In the metroplex, corporate headquarters, health care and digital technology industries are growing. In the state, the focus is on business management, information technology and health science.
"We need to make sure we are graduating kids that can go into that workforce and fill those jobs,” Nix said.
The district currently offers CTE classes at Midlothian Heritage High School and Midlothian High School. Many of the courses are duplicated except the culinary, aerospace and civil engineering programs. The culinary classes and civil engineering classes are available at Midlothian High School while aerospace is offered at Heritage.
Nix added the two high schools can come together in the new space.
The culinary arts program, for instance, will be available to both high schools in a mutual location. The space will also allow students to work in an industrial kitchen and get their certification before they even graduate, she noted.
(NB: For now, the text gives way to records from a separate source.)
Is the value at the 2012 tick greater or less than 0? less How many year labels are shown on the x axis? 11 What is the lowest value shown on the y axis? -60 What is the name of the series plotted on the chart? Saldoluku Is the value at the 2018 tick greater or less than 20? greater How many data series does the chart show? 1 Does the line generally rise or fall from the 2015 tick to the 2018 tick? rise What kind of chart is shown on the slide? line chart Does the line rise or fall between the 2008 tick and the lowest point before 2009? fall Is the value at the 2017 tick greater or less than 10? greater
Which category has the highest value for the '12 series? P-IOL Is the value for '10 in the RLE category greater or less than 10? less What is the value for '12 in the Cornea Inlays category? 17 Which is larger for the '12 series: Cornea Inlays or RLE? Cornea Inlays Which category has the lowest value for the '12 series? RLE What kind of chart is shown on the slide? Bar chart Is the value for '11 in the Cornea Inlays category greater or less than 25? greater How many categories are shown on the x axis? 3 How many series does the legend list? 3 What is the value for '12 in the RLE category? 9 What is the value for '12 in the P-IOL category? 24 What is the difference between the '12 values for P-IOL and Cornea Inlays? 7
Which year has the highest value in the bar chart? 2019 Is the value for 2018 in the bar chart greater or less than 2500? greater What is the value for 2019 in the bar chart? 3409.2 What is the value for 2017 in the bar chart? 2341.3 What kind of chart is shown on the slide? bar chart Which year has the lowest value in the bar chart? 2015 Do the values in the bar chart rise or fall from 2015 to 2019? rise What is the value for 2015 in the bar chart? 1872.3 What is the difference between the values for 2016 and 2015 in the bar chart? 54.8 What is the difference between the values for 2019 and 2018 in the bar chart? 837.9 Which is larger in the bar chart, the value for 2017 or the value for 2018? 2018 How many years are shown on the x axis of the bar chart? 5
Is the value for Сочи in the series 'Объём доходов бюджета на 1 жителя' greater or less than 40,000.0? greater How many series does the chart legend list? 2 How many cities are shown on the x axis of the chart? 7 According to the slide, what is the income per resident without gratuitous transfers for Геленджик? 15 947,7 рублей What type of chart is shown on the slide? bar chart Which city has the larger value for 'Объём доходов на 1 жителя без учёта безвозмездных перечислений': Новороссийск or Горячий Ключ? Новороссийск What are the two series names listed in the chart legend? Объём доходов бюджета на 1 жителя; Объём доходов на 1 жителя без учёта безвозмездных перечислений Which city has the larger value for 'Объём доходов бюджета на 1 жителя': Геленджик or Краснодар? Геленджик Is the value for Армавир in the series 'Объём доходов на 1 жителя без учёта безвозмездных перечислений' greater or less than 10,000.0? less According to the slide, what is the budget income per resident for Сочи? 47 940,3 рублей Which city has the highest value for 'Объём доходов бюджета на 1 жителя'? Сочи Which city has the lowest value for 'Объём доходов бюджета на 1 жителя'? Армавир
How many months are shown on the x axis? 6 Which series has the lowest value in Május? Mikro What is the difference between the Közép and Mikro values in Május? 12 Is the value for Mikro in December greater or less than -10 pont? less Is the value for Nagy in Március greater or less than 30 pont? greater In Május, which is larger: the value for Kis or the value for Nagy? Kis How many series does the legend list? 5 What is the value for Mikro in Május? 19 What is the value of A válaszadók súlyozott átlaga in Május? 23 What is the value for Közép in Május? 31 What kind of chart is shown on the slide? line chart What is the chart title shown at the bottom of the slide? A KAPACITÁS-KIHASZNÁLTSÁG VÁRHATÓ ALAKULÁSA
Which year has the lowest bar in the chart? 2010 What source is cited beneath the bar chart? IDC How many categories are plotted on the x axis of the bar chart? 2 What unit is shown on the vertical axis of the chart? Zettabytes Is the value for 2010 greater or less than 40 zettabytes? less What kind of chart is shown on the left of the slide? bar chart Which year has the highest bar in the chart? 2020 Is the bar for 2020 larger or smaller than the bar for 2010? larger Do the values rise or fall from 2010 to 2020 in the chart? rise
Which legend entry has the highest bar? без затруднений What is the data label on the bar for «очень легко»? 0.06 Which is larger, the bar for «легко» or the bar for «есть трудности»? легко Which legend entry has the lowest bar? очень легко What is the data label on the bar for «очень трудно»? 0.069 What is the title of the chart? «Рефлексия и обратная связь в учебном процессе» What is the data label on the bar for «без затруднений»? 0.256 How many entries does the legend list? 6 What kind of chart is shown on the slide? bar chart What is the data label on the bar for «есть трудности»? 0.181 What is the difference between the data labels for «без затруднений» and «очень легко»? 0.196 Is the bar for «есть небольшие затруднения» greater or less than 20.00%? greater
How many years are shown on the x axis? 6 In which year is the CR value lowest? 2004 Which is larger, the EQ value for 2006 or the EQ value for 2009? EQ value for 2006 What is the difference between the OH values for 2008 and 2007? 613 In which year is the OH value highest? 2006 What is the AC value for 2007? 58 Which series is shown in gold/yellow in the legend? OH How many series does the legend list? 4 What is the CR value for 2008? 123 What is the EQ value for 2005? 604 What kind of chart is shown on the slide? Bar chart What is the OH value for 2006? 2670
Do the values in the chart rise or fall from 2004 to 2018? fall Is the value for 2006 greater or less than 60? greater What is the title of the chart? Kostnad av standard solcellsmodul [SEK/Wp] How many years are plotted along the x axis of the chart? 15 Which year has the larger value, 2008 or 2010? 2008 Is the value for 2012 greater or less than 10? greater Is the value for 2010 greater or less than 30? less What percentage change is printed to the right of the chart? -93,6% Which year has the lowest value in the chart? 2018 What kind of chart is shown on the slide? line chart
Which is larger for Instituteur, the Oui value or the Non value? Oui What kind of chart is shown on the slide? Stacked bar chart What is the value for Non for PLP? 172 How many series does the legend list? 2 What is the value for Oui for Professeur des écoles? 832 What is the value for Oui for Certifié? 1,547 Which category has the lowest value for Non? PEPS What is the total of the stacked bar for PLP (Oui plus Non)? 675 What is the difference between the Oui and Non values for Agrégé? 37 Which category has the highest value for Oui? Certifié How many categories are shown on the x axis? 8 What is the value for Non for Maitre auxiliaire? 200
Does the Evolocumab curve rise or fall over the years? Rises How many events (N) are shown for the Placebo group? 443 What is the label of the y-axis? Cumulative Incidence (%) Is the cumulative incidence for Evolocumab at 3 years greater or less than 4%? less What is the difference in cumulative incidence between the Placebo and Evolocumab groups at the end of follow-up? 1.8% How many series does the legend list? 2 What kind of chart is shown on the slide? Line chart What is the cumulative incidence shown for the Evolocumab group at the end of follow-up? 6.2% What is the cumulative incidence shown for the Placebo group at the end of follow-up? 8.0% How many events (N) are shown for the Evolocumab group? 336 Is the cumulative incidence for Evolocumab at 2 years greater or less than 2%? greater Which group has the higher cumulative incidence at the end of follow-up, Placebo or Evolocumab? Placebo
With the industrial-sized kitchen, students will run a bistro-style cafe which will be open to the public, Nix added.
"We wanted to provide students the opp to be in a real industrial kitchen," she said.
Another example of the programs that will be offered following the repurpose is INCubatoredu, which is modeled after the show “Shark Tank.”
INCubatoredu will allow students to identify a problem in the community and start working with a mentor weekly to develop a product or service to fix that problem, Nix said.
She explained the students will then pitch the product during the spring of their junior year to investors who will decide if they receive seed money to complete their project.
"We knew we needed to connect our students to the community,” Nix noted.
District officials are currently contacting local business owners to assist in the development of the entire CTE program once the repurpose is completely renovated, Nix said. She also noted officials spoke about the need to mentors, coaches and donors during an innovators breakfast.
Jason Jacobus, vice president of sales at Buckley Oil Company, said — from a business perspective — this will set students apart.
He said the CTE courses and the center will create differentiated experiences between students that will make them hireable.
"What you did in sports or standardized testing isn’t even going to get you a phone interview," Jacobus noted.
This will also allow the business to be an active participant in the community, he said.
"We want to make sure we are involved in the community,” he said. “We want to be part of a program that I would love to send my kids through and I would love to hire employees out of."
While taking these courses and working with business leaders, students can also take career-based core required classes. For example, instead of taking a basic English class, students can take business English to fill that graduation requirement, Nix said.
Midlothian ISD Superintendent Dr. Lane Ledbetter said student value isn’t based on a standardized test but on preparing them for the futures they want to have.
He noted that many jobs they will need to fill may not even exist yet, so the goal is to make the district’s students problem solvers.
The district needs its students to be adaptable and agile, Ledbetter said. The repurpose will help with that by creating a space similar to what they will encounter after graduation.
“We don't focus on preparing them for a test. You won't hear us in Midlothian ISD talking about state accountability, rankings of our schools, grades of our schools,” he said. “It's not about that for us. It's about preparing them."